Marchand de catastrophes est une profession sans risques. Ainsi, tous ceux qui annoncent la disparition de l'euro et de l'eurozone, même si cela n'arrive pas, répéteront qu'il suffit d'attendre; et si l'euro disparaissait, ils l'auront annoncé. Mais les catastrophes n'étant jamais certaines, même en économie, on rappellera ici pour quelles raisons l'euro n'est pas vraiment menacé.

Tout d'abord, la valeur d'une monnaie ne dépend pas de ceux qui l'emploient, mais de celui qui la gère: en l'occurrence la Banque européenne à Francfort. Or, celle-ci a fait la preuve, depuis 14 ans, d'une gestion rigoureuse et du respect de sa charte qui l'oblige à maintenir la stabilité monétaire. Alors que cette banque était fort controversée avant la crise financière mondiale de 2008, elle ne l'est plus vraiment: lors de la récente campagne présidentielle en France, aucun des deux candidats n'a contesté l'indépendance de la Banque, à l'inverse de la campagne de 2005 où la gauche et la droite s'entendaient pour attaquer et la Banque, et l'euro.
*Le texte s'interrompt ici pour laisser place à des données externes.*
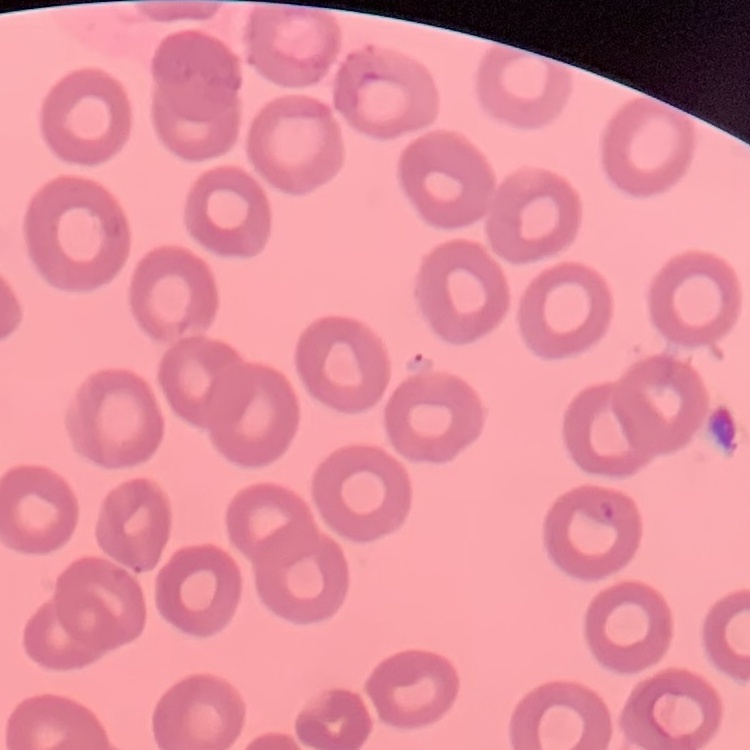
red blood cell morphology = no rouleaux formation
stain = Field's or Giemsa
image type = one tile cut from a larger photomicrograph
preparation = thin peripheral smear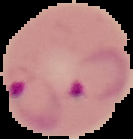
Segmented cell region on a black background. Image is 133×139 pixels. From a thin blood film. Result: Plasmodium parasites identified.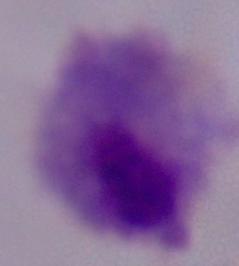

{
  "modality": "micrograph",
  "magnification": "1000x",
  "identification": "trichomonad"
}Identify the parasite.
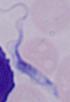
A trypanosome.

Captured at 1000x magnification. Micrograph.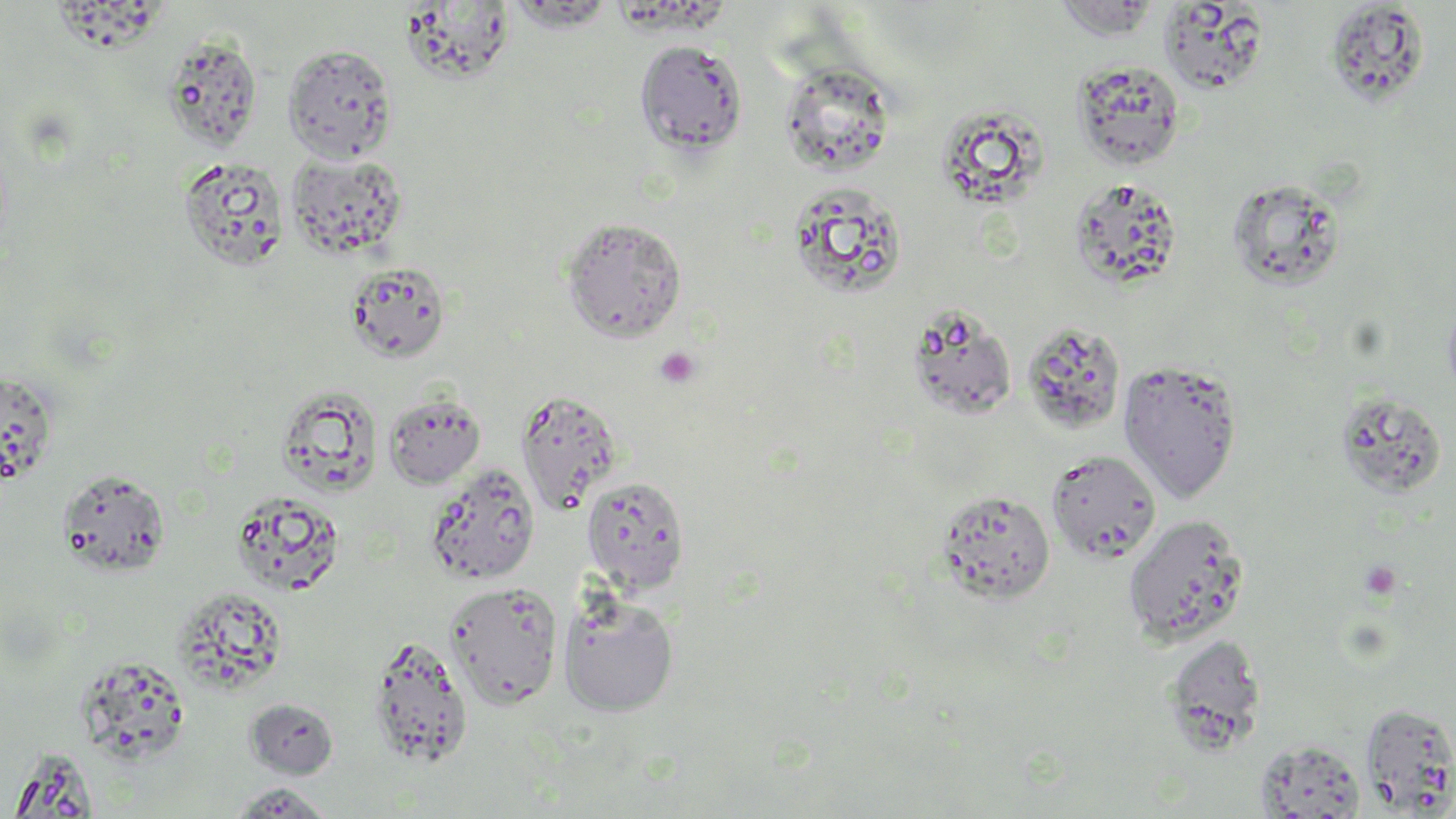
En conséquence, deuxième argument, les opérateurs financiers, les marchés, persistent à faire confiance à l'euro: en dépit des Cassandre, la valeur de l'euro sur ces marchés varie peu par rapport aux autres devises. Depuis sa création, l'euro est plus stable que ne le fut le deutsche mark avant l'euro. Wall Street feint de s'inquiéter, mais acquiert des euros tout de même; les États européens les plus endettés parviennent toujours à placer leurs bons du trésor, fut-ce à des taux d'intérêt élevés pour l'Espagne et l'Italie.

Grâce donc à l'indépendance de la Banque de Francfort, les dettes excessives de certains États européens ne menacent pas la monnaie commune. Ajoutons que cette monnaie est utilisée chaque jour par 330 millions d'Européens, ce qui atténue le risque de sa disparition: rares sont les Européens qui envisageant de sortir de l'eurozone, hormis quelques partis extrémistes. Les candidats pour entrer dans l'eurozone, les Polonais en particulier, s'avèrent plus nombreux que ceux qui envisagent d'en sortir.

L'eurozone enfin, prise dans sa totalité, dispose de suffisamment de ressources pour renflouer les cigales méridionales. Le débat véritable ne porte pas sur la pérennité de l'eurozone, mais sur la répartition des dettes dans une Union qui ne dispose pas d'une autorité commune, mais exige le consensus. À terme, parions, sans risque excessif, que les contribuables de l'Europe du Nord finiront par payer pour les contribuables de l'Europe du Sud, à condition que ceux-ci acceptent de participer - un peu - à cet effort collectif.

On paiera pour l'euro et pour l'Europe. Ce qui par-dessus tout protège l'euro, souvent mal compris en Amérique du Nord, est le projet européen en soi dont l'euro n'est qu'un mécanisme technique. L'Union européenne est le seul véritable projet politique qui vaille pour tous les dirigeants européens: reculer sur l'euro reviendrait à défaire l'oeuvre majeure de l'après-Deuxième Guerre mondiale. On envisagera donc que le dysfonctionnement actuel de l'eurozone conduira à la création, à terme, d'une autorité budgétaire commune; la crise en révèle l'absolue nécessité. Cette autorité fédérale fera de l'euro une monnaie d'échange et de réserve comparable au dollar américain. Ce pourquoi nombre d'économistes aux États-Unis souhaitent la disparition de l'euro, dissimulant leur crainte de la concurrence derrière des pseudo-arguments scientifiques: ces commentateurs qui feignent de s'inquiéter pour l'euro sont en vérité soucieux de préserver la prééminence du dollar américain et la suprématie de Wall Street.